Earlier in the exercise, which was organised by the US military’s Southern Command (Southcom) based in Florida, soldiers from the RBR painted the Sion Hill Clinic inside and out.
RBR troops also cut down trees and undergrowth which hid the building from the nearby road and which was used as cover by thieves who have targeted the clinic several times and installed new high intensity security lights and fencing.
Mr Caines, who earlier had a private meeting with Sir Louis at the SVG government headquarters in Kingstown, was interviewed by an SVG broadcasting company at the Sion Hill Clinic and at the closing ceremony by the US military media team attached to the exercise and the SVG government’s Agency for Public Information.
He told the media that RBR Commanding Officer Lieutenant Colonel David Curley “had gone a step above in integrating us with Southcom, making sure we have key training opportunities, opportunities that can be used at home”.

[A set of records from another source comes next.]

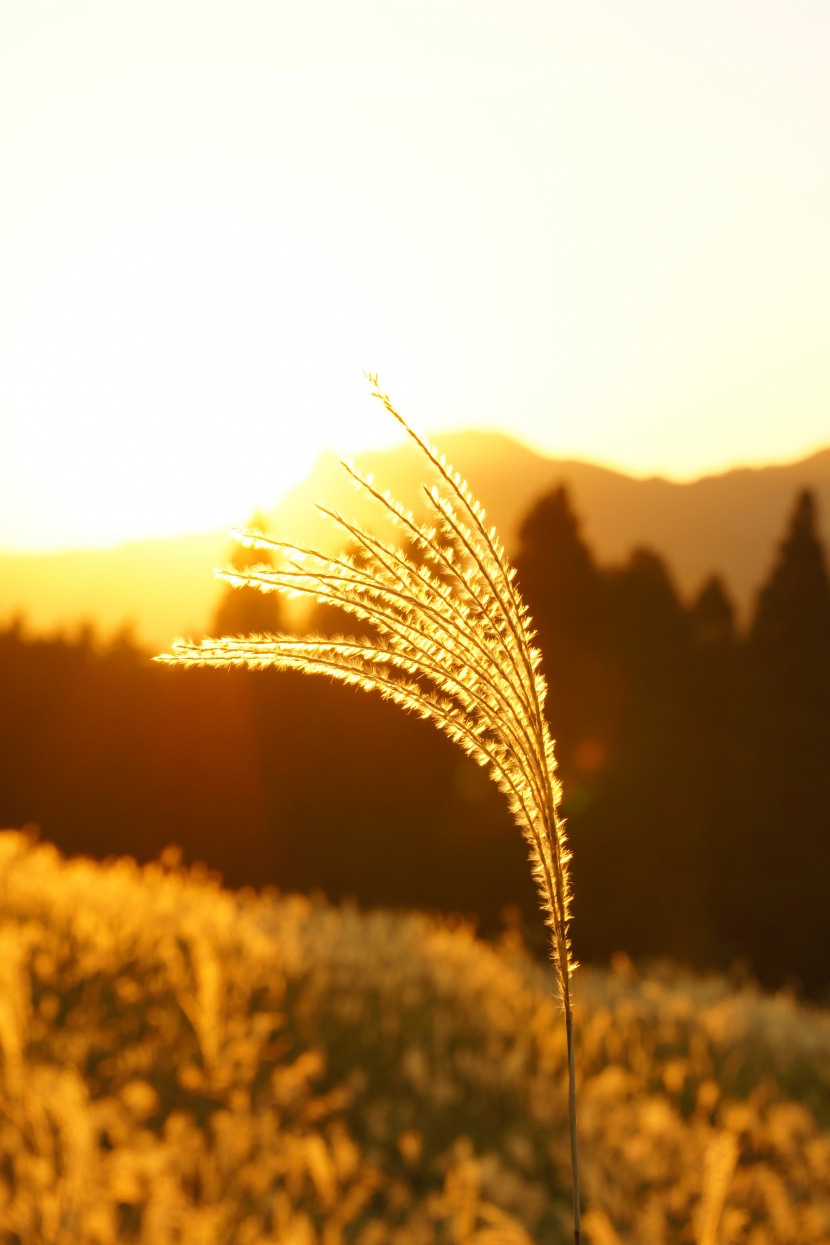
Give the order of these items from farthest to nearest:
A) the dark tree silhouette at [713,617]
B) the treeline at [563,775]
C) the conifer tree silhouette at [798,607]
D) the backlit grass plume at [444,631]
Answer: the dark tree silhouette at [713,617], the conifer tree silhouette at [798,607], the treeline at [563,775], the backlit grass plume at [444,631]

Mr Caines added he was pleased the RBR, which got a round of applause from the military of the 22 participant countries at Tradewinds, had been highlighted for their community work in St Vincent.
He said: “That’s the Bermudian touch – going into a country and helping. They did some work at a specific location and gave some kit to the St Vincent & Grenadines Police Force.”

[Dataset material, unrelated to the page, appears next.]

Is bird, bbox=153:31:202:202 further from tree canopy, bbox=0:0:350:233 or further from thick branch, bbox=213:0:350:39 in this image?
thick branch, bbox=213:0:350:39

Ground troops, naval forces and Coastguard personnel from the Caribbean, South America, Canada the US and UK took part in Tradewinds.
Mr Caines added the closing ceremony had “filled my heart with pride”.
He said: “To be in St Vincent and to see our young men and women, we all in Bermuda have much to be proud of.”
Mr Caines added the exercise was also an opportunity to draw on expertise as the RBR prepared to form a Coast Guard service and to source more specialist training for Bermuda’s soldiers.
He said: “Sometimes when you have the responsibility for a budget, you see these things just as numbers.”
But he added: “This is an excellent use of the country’s purse.”
Edward Rodgers, a retired US Marine Corps officer and deputy divisional head of training and exercises for Southcom, said Bermuda’s inaugural participation in the exercise had been of huge value
He added: “It’s been one of the big successes of Tradewinds 2019. Their professionalism, their motivation, the desire to build that partnership from Bermuda has been clear.”
Mr Rodgers said the annual Tradewinds exercise often involved work in the community of the host country.
He added: “The Royal Bermuda Regiment took this on, which was a great addition to Tradewinds and they did it in under three days. That was really impressive. It’s a very tangible benefit to the community here.”